- EXTRACTED TEXT:
We’re about to enter another weekend, when tired campaigners for human rights, civil rights, animal rights, and the environment try to sleep a bit later than usual. Unless they have small kids. But while they try to rest, the nihilistic free market economics machine rumbles machine, and its detrimental impact upon the world continues. The current chapter of the Dakota pipeline protest is closing, but this could be the start of something remarkable, not the end. The New York Times tell us that President Trump is taking aim at the environment and all manner of scary stuff being predicted for the North Atlantic. So on a Friday afternoon I find myself harking back to Irene’s comments.
As someone who works as a communications advisor to environmental campaigns, I like to tell myself that I’m not just a “PR guy” peddling #AlternativeFacts. I work to promote and protect a brand, and that brand is Planet Earth.
One of the organisations I work with, the Clean Arctic Alliance, is campaigning to get heavy fuel oil out of Arctic shipping. Last month, in Tromsø, Norway, we launched the Arctic Commitment, calling on the international community to sign up, and thereby contribute to protecting Arctic communities and ecosystems from the risks posed by the use of HFO. Read more: This is How You Make an Arctic Commitment.
By burning HFO, ships sailing in the Arctic – and anywhere else – harmful emissions of air pollutants, including sulphur oxide, nitrogen oxide, particulate matter, and black carbon. When emissions from HFO are deposited on Arctic snow or ice, the climate warming effect from the black carbon is at least three times more than when emitted over open ocean – leading to even more accelerated melt. So, it’s crucial that the global shipping industry start shifting away towards a fossil fuel free future – something that may be hastened by last week’s EU vote to include the shipping industry in Europe’s Emissions Trading Scheme (ETS).
There’s more. Next week, the European Parliament will is expected to pass its Arctic resolution, a broad document that, amongst other things, includes a recommendation to a ban on heavy fuel oil from the Arctic. In July, we’re expecting member countries of the International Maritime Organization to start the ball rolling on eventual ban, thanks to unprecedented interest in the issue.

- OBJECTIVES:
1. In the text about Arctic shipping:
(a) What brand does the writer say they work to promote and protect?
(b) In which city and country was the Arctic Commitment launched?
(c) When emissions from HFO are deposited on Arctic snow or ice, how much greater is the climate warming effect of black carbon than when it is emitted over open ocean?
2. How would the paragraph in the text about Arctic shipping that begins "One of the organisations I work with" read if shortened to two sentences that keep its main facts?

- SUPPLIED MATERIAL:
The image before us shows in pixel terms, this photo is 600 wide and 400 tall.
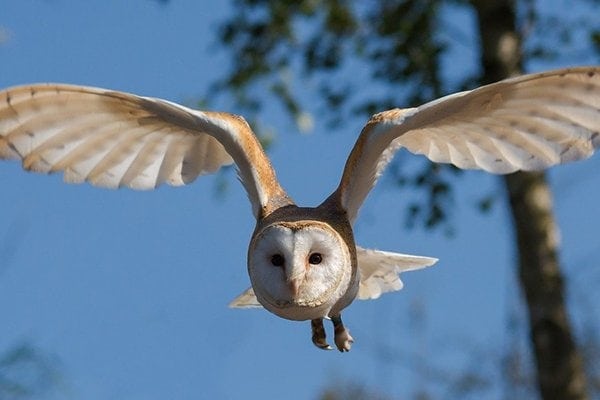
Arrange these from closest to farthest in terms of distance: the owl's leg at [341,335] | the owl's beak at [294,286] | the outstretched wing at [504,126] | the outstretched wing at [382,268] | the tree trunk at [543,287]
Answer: the owl's beak at [294,286] → the outstretched wing at [504,126] → the owl's leg at [341,335] → the outstretched wing at [382,268] → the tree trunk at [543,287]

- ANSWERS TO THE PROBLEMS:
1.
(a) Planet Earth.
(b) Tromsø, Norway.
(c) At least three times greater.

2. The Clean Arctic Alliance, an organization I work with, is campaigning to get heavy fuel oil out of Arctic shipping. Last month in Tromsø, Norway, we launched the Arctic Commitment, which calls on the international community to sign up and help protect Arctic communities and ecosystems from the risks of HFO.